Whitening Spherical Gaussian Mixtures in the Large-Dimensional Regime
This addresses a bottleneck in unsupervised learning for high-dimensional data analysis, though it is incremental as it builds on existing whitening techniques.
The paper tackles the problem of whitening spherical Gaussian mixture models in high-dimensional, low-sample-size regimes where standard whitening fails due to spectral distortion, and it proposes a corrected whitening matrix that restores asymptotic orthogonality, leading to performance gains in estimation.

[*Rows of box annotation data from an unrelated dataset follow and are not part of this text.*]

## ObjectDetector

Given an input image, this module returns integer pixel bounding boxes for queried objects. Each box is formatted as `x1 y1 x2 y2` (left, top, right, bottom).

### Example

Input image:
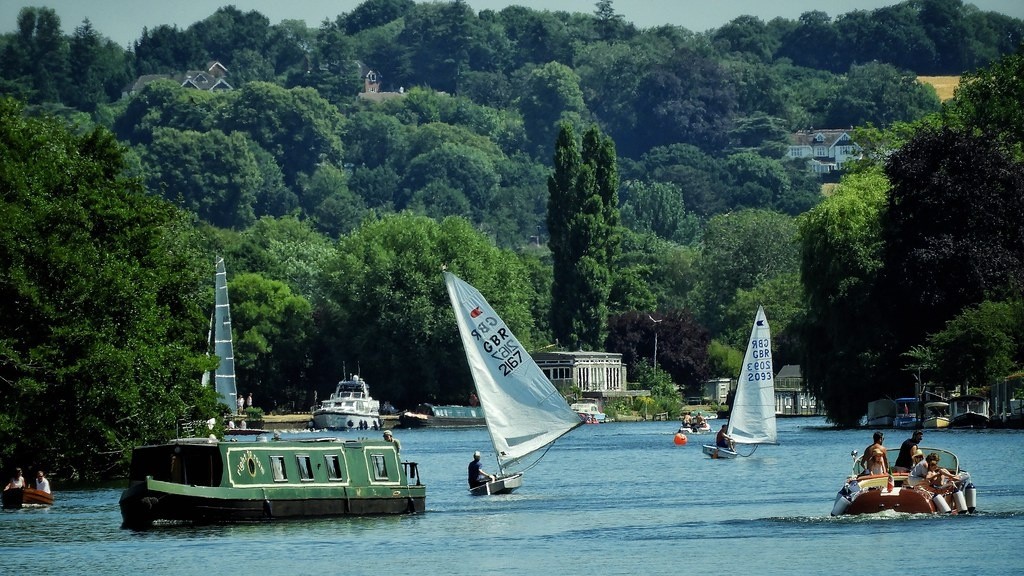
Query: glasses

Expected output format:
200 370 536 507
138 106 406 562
915 456 923 458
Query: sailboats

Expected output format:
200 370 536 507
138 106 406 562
701 305 778 460
441 263 588 495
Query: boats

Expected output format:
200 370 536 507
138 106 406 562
892 397 922 427
866 399 895 427
118 433 427 528
831 446 977 516
311 360 382 430
946 394 991 428
921 402 951 429
570 401 606 423
398 404 488 427
1 486 55 510
679 419 711 434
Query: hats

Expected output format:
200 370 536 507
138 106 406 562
872 449 883 457
383 430 392 437
911 450 926 460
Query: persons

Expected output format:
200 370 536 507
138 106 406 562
682 412 692 427
912 449 927 463
870 448 886 476
584 414 597 421
900 452 941 487
246 392 253 407
229 417 235 429
382 430 400 477
36 470 51 495
373 420 378 431
237 395 245 415
860 432 889 473
4 468 25 491
925 461 962 487
716 424 736 452
895 430 924 472
239 419 246 429
468 450 495 489
359 419 365 430
695 411 703 425
363 420 367 430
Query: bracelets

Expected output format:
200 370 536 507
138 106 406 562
486 474 491 477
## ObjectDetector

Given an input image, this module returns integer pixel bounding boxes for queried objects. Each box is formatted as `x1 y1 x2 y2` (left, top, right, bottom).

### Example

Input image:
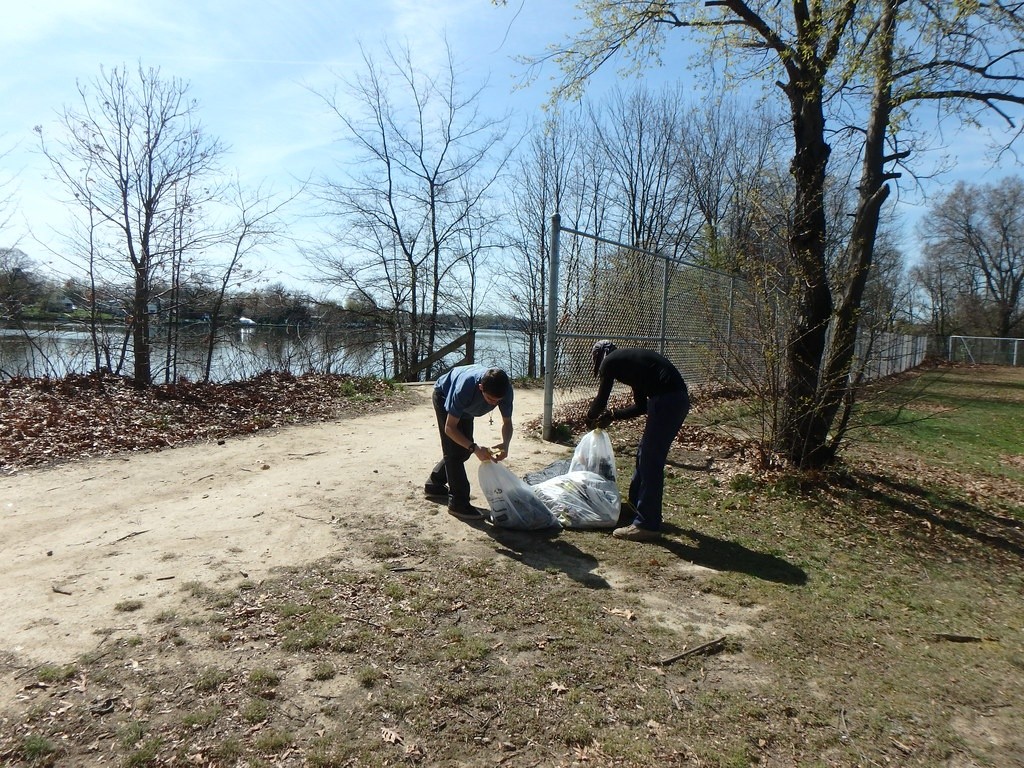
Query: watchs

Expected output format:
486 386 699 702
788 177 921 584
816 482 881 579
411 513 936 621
469 443 477 454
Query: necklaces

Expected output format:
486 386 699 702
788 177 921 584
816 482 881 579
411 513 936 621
488 410 493 425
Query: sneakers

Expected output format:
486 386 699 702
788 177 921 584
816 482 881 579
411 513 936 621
612 523 661 542
621 503 638 519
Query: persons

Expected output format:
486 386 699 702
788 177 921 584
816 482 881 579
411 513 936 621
586 340 690 540
423 364 514 519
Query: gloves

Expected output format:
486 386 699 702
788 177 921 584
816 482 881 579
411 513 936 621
586 415 596 430
597 408 615 429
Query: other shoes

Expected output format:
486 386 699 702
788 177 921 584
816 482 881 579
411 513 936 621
447 501 484 520
424 483 448 498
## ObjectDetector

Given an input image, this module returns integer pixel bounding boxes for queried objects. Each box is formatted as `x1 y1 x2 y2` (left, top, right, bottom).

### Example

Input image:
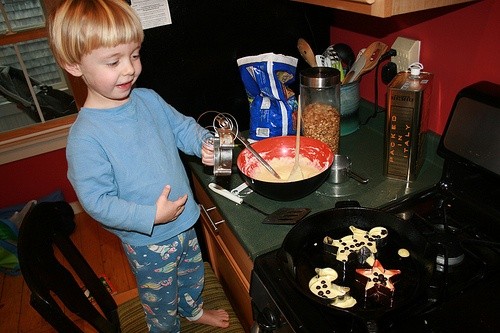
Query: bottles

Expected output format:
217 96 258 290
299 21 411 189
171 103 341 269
298 66 341 155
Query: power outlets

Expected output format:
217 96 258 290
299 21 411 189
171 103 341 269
391 35 421 73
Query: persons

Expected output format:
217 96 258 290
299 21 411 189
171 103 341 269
46 0 229 333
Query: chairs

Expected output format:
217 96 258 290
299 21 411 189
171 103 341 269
16 199 246 333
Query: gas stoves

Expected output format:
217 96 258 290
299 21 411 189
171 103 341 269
248 82 500 333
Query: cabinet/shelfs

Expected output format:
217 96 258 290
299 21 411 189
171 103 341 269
192 171 252 333
293 0 473 17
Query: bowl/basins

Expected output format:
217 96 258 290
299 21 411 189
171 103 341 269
236 135 335 202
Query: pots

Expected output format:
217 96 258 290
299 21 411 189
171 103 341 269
279 200 438 324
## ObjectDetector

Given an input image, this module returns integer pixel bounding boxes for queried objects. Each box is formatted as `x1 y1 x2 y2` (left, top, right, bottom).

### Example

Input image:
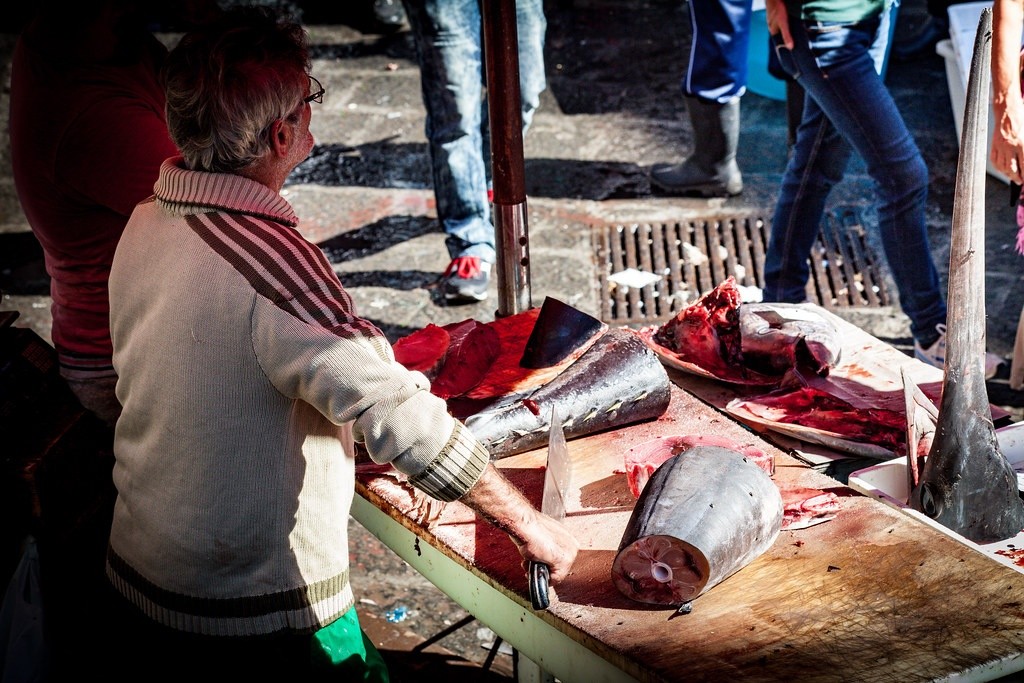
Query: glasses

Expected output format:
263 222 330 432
299 75 324 107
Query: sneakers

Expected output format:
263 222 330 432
914 323 1008 382
442 255 492 301
486 189 496 227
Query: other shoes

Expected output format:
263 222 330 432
983 334 1015 360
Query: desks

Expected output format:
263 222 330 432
350 370 1024 682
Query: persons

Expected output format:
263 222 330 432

Whitening is a classical technique in unsupervised learning that can facilitate estimation tasks by standardizing data. An important application is the estimation of latent variable models via the decomposition of tensors built from high-order moments. In particular, whitening orthogonalizes the means of a spherical Gaussian mixture model (GMM), thereby making the corresponding moment tensor orthogonally decomposable, hence easier to decompose. However, in the large-dimensional regime (LDR) where data are high-dimensional and scarce, the standard whitening matrix built from the sample covariance becomes ineffective because the latter is spectrally distorted. Consequently, whitened means of a spherical GMM are no longer orthogonal. Using random matrix theory, we derive exact limits for their dot products, which are generally nonzero in the LDR. As our main contribution, we then construct a corrected whitening matrix that restores asymptotic orthogonality, allowing for performance gains in spherical GMM estimation.